- Request: From the Click Frenzy article below, list every interest of Grant Arnott that the rest of the media pointed to.

- Given passage:
What Click Frenzy reveals about our risk averse enterprise culture

It was interesting, though not unsurprising, to see the media coverage on the launch of Click Frenzy last week. Click Frenzy Australia was an idea hatched in less than eight weeks to harness the groundswell of enthusiasm Australian shoppers are finally showing to online shopping. It was based on the similar ‘Cyber Monday’ event in the US.

The Australian Financial Review and SmartCompany took a balanced approach to the high number of online shoppers wanting to take part in Click Frenzy, which led to the site crashing, and both outlets pointed out that the organisers need to improve the efficacy of the website for future events.

The rest of the media focused on what a huge failure Click Frenzy was and pointed the finger at the man behind it: Grant Arnott, and his many interests – his water skiing, helicopter flying, and many entrepreneurial business ventures – and not in a positive way.

This coverage cast Arnott in the light of an enthusiastic amateur simply because the site he and his team built crashed under greater shopper demand than they had envisaged. Remember, according to mainstream media, Australian retailers provide a poor online shopping experience for consumers, so online retailing hasn’t taken off here like it has in other countries.

- Visual spatial reasoning items:

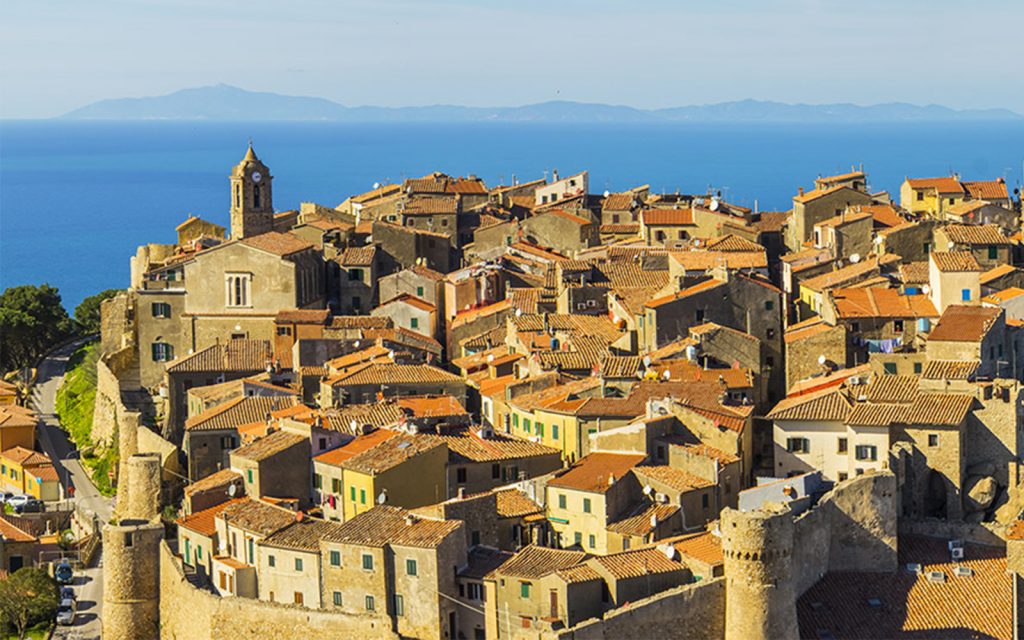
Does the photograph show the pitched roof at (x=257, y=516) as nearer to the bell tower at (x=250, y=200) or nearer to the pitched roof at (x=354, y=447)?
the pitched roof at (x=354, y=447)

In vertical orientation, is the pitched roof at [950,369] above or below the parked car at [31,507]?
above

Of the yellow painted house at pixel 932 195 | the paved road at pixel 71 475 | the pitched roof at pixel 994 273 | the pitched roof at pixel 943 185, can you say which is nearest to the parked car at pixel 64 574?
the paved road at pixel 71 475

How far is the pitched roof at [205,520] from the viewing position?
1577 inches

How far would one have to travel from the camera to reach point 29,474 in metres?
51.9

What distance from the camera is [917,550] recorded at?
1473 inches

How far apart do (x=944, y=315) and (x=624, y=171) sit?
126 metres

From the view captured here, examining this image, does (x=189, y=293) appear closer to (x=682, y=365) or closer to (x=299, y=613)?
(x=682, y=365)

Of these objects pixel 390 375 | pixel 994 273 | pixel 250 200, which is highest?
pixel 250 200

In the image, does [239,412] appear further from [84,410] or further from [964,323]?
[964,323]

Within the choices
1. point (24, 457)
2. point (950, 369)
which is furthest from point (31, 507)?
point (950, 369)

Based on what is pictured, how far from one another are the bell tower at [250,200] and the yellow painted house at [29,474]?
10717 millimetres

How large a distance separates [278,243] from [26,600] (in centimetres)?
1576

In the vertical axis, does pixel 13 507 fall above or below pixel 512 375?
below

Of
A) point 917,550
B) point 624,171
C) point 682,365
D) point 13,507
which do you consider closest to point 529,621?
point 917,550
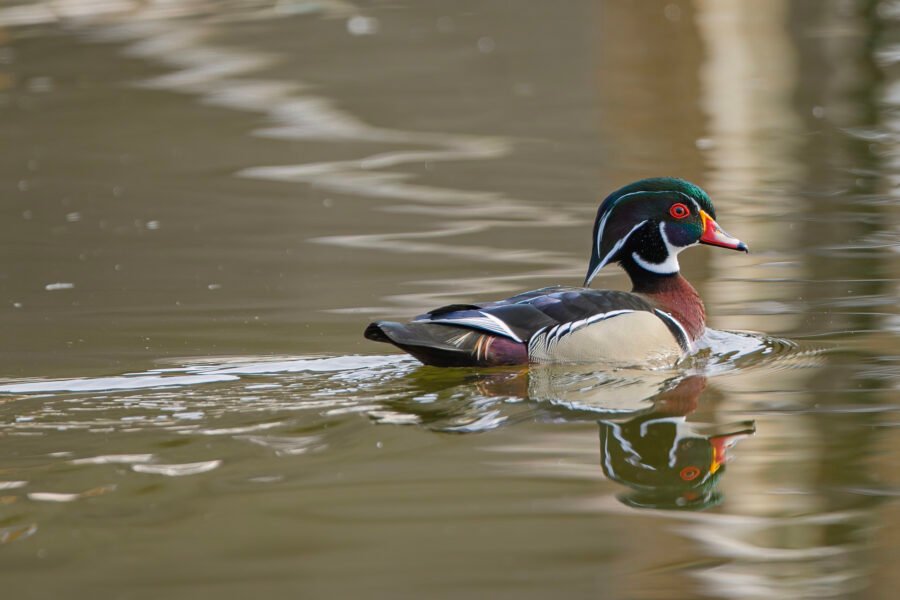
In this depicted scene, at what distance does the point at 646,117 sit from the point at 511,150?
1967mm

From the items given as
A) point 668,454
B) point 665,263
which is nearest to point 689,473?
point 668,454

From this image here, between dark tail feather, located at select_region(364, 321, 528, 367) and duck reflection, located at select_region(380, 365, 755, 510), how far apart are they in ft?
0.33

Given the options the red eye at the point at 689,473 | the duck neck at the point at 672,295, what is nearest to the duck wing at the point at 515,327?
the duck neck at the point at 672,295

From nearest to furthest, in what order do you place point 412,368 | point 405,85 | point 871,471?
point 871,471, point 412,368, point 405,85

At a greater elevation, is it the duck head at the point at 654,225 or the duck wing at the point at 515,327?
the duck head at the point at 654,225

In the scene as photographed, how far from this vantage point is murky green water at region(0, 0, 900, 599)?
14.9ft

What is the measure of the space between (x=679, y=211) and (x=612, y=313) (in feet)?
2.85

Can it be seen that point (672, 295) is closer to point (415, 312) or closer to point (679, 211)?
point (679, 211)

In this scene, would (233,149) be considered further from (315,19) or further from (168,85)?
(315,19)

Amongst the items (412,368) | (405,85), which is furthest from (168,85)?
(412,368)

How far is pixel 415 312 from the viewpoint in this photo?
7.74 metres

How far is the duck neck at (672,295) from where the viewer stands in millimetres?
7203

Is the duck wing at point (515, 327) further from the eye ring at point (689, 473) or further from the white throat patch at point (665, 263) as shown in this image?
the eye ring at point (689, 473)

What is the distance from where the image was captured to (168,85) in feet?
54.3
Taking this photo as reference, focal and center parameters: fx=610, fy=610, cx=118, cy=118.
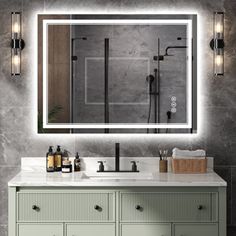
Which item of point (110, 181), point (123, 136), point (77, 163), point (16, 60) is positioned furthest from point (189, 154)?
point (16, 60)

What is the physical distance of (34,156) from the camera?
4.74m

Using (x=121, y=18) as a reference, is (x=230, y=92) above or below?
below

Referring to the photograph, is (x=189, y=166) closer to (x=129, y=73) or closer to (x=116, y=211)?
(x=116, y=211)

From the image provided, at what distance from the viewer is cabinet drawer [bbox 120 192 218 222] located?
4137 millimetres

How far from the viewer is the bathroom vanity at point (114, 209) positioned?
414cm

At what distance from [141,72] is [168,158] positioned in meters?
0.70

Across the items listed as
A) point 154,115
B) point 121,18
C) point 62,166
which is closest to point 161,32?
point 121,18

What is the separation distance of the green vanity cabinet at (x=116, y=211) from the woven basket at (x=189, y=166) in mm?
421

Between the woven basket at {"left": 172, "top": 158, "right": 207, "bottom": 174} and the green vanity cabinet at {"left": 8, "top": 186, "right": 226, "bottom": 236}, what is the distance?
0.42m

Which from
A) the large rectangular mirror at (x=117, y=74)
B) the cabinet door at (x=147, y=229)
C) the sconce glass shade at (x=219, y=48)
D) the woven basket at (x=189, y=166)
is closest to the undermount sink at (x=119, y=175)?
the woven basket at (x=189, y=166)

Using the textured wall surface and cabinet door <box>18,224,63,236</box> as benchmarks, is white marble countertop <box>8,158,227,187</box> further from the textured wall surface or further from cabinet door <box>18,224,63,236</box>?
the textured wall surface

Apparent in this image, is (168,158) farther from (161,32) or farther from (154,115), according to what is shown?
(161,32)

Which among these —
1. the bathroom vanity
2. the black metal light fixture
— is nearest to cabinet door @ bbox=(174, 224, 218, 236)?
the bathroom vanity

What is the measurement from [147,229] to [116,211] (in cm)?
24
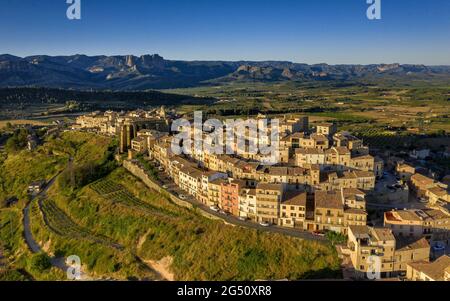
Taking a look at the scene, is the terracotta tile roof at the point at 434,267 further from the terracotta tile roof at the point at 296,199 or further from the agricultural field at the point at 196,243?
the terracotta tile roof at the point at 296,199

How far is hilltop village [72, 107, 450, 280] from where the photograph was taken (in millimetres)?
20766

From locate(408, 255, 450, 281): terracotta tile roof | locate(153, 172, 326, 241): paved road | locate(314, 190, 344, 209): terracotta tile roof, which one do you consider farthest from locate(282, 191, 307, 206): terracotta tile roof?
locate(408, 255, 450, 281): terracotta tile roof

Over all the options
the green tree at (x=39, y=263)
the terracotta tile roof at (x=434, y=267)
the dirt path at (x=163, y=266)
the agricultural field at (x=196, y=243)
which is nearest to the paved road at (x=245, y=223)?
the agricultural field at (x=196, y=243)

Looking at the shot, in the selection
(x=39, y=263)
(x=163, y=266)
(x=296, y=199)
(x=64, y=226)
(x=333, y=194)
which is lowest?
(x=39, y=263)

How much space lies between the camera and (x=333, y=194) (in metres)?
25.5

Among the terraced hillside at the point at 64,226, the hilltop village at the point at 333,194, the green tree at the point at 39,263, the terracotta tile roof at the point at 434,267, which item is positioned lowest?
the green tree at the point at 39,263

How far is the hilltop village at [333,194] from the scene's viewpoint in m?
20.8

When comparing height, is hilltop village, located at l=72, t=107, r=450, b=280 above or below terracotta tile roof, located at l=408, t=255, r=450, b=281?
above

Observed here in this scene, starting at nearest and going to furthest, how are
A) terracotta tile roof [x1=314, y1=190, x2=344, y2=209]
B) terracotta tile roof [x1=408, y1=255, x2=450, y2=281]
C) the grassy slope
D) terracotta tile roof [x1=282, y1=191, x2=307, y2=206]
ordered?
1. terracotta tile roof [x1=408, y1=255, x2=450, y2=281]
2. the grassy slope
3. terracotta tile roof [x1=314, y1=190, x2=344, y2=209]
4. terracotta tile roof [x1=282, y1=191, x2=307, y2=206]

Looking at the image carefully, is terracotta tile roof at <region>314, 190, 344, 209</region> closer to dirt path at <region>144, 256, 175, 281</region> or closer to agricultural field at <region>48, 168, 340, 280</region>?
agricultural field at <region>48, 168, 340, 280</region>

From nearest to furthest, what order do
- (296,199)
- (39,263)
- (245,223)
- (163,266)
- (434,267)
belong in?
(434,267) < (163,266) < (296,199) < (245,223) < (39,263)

- Output:
- water skiing
- helicopter flying
- many entrepreneurial business ventures